By Kevin Buckland
TOKYO (Reuters) – The dollar held near a two-week high against the yen after posting its biggest one-day gain against major currencies in four weeks, as solid U.S. economic data all but erased recession fears.
The dollar was particularly forceful against the Japanese currency thanks to a rise in Treasury yields as investors shed money on bets that the Federal Reserve will be forced to ease monetary policy aggressively next month.
Risk-sensitive currencies such as sterling strengthened as an improving economic outlook spurred gains in stock markets.
The index, which measures the greenback’s value against six major currencies including the yen, sterling and euro, was unchanged at 103.20 after rising 0.41% overnight, its biggest gain since July 18.

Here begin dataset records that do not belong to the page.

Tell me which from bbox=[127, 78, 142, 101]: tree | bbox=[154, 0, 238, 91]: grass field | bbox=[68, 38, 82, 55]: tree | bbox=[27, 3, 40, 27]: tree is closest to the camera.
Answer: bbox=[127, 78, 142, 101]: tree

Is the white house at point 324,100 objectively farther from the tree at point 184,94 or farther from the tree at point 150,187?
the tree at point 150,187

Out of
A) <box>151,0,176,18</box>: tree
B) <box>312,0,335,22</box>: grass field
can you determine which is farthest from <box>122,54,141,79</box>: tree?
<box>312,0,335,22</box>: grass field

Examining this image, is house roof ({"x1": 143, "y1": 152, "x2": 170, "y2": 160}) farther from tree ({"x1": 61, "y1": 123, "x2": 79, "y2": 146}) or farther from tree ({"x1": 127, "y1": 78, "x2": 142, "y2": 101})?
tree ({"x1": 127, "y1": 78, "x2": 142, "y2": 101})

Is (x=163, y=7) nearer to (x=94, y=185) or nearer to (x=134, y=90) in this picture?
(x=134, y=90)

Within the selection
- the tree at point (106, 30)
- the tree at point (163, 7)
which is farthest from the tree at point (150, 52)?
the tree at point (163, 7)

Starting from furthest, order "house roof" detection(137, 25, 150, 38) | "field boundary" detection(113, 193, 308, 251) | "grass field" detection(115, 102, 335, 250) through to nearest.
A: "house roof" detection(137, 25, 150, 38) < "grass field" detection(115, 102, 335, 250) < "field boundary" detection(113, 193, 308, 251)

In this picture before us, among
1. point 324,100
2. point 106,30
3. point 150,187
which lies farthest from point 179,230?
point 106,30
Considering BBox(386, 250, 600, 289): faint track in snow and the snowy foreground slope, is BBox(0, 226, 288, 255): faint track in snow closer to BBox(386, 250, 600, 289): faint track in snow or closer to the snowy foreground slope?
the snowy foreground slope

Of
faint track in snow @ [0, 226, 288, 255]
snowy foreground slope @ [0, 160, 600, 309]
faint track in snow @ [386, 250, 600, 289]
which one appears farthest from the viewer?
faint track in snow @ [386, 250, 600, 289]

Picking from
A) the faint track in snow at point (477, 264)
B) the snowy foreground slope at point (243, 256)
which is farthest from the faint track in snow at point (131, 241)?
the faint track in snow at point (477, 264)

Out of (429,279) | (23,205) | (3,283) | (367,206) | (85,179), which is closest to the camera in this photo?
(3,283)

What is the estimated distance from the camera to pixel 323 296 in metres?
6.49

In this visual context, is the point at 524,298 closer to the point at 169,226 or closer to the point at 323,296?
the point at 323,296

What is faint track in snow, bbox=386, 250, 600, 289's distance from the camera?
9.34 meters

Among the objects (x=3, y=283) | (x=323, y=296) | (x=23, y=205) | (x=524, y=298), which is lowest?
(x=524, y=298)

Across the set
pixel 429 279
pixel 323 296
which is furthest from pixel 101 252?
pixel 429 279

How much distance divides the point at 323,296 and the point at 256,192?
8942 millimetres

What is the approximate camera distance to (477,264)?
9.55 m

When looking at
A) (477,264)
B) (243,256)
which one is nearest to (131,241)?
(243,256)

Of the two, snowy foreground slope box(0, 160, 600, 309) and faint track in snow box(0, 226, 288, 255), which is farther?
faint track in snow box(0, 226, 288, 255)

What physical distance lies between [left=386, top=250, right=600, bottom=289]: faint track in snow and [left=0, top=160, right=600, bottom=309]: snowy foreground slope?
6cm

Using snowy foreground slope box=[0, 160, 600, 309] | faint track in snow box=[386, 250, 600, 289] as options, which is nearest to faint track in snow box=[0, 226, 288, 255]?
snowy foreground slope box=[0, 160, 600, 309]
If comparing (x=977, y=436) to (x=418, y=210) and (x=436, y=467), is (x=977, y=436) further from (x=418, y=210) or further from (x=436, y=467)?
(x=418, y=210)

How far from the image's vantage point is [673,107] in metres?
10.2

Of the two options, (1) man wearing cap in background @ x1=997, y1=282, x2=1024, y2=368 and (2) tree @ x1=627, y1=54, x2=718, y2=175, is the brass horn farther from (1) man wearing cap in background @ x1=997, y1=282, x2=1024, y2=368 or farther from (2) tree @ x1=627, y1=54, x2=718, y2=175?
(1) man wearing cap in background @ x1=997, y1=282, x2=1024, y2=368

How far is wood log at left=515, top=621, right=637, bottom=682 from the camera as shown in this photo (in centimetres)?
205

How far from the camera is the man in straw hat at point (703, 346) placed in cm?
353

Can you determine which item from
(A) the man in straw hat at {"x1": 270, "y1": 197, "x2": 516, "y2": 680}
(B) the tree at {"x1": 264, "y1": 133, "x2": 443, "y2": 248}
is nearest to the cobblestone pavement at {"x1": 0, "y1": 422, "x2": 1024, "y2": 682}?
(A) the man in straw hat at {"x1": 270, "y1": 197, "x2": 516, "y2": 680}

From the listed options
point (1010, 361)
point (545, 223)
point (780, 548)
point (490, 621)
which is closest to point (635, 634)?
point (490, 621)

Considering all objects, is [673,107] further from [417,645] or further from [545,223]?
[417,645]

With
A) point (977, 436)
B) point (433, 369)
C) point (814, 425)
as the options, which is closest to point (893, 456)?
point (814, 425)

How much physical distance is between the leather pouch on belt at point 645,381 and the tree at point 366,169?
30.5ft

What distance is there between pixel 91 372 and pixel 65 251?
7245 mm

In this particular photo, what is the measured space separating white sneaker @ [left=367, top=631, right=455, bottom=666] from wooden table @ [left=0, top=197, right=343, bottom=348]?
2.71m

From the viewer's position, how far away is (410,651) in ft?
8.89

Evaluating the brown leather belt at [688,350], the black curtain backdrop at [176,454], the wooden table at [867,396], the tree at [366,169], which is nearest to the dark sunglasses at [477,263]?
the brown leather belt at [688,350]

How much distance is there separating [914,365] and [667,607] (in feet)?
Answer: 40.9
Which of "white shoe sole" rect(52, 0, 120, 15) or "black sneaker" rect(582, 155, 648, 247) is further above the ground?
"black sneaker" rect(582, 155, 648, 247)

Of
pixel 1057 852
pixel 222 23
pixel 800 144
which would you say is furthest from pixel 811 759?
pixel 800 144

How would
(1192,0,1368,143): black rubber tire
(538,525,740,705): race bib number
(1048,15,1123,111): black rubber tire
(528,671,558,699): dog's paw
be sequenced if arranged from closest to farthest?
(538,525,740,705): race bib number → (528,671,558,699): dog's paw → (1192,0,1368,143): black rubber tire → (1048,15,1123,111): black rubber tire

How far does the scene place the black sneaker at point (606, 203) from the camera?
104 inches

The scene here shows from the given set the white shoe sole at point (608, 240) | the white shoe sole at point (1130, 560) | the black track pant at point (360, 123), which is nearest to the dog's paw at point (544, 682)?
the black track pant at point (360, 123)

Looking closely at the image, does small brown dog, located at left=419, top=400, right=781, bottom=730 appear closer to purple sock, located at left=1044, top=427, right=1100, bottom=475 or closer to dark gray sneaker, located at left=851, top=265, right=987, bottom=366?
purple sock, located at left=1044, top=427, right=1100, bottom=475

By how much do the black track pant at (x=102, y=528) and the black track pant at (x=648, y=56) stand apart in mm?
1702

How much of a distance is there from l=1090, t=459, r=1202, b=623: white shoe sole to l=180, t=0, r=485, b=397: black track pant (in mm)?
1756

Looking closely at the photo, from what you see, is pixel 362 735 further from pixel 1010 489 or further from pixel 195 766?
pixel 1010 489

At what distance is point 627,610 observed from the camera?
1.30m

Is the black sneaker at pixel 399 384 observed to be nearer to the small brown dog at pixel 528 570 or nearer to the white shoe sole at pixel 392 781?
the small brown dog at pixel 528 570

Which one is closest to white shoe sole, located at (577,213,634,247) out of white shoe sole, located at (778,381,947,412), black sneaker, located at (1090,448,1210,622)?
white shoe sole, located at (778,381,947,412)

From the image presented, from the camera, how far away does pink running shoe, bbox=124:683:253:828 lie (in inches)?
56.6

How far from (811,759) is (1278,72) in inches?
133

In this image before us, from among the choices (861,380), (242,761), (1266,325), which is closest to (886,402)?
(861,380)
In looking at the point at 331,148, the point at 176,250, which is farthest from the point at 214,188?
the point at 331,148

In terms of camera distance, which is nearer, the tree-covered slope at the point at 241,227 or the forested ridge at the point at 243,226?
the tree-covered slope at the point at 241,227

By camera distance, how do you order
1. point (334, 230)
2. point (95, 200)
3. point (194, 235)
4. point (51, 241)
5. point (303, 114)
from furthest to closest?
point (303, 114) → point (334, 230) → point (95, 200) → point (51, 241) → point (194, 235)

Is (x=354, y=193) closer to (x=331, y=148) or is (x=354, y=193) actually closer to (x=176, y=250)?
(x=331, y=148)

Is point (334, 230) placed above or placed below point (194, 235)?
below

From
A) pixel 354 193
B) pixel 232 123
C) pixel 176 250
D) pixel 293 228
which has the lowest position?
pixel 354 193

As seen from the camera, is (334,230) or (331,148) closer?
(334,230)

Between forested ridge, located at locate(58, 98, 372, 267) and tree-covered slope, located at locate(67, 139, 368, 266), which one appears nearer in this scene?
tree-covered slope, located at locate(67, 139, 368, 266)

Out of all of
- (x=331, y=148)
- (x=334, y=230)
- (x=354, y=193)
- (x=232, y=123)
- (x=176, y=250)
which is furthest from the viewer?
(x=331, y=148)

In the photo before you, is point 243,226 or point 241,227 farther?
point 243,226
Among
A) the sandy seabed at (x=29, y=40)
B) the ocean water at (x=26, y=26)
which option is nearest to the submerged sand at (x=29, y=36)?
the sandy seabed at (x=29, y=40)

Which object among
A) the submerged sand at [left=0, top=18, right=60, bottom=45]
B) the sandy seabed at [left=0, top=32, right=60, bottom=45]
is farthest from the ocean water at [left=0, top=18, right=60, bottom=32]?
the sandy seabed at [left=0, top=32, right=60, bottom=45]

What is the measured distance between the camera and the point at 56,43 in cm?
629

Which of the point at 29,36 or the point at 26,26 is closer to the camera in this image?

The dollar weakened slightly to 149.11 yen but remained close to Thursday’s high of 149.40 yen, a level last seen on Aug. 2.
The Commerce Department said retail sales rose 1.0% last month, beating forecasts for a 0.3% escalate. Separate data showed 227,000 Americans filed for unemployment benefits last week, fewer than the 235,000 expected.
Traders are confident the Fed will cut interest rates on Sept. 18, but have debated the size of the cut. The odds of a super-sized 50-basis-point cut now stand at 25%, up from 36% a day earlier, according to CME Group’s (NASDAQ:) FedWatch tool.
Surprisingly frail monthly payroll data earlier this month raised the probability of a larger cut to 71%.
“Economic growth is improving and consensus is once again supporting the ‘soft landing’ thesis,” said Chris Weston, head of research at Pepperstone, pointing to 150 yen per dollar as the next level to watch for the currency pair.
“While there are always risks that could have an impact, there is little in the data flow right now that could really dampen sentiment in the near future.”
Sterling rose slightly to $1.2859, building on an overnight gain of 0.21%. The British currency received an additional boost from solid GDP data on Thursday.
The euro remained at $1.0973, after falling 0.36% in the previous session.
The risk-sensitive Australian dollar held steady at $0.66105, having gained 0.2% the previous day after data showed a much stronger-than-expected escalate in jobs.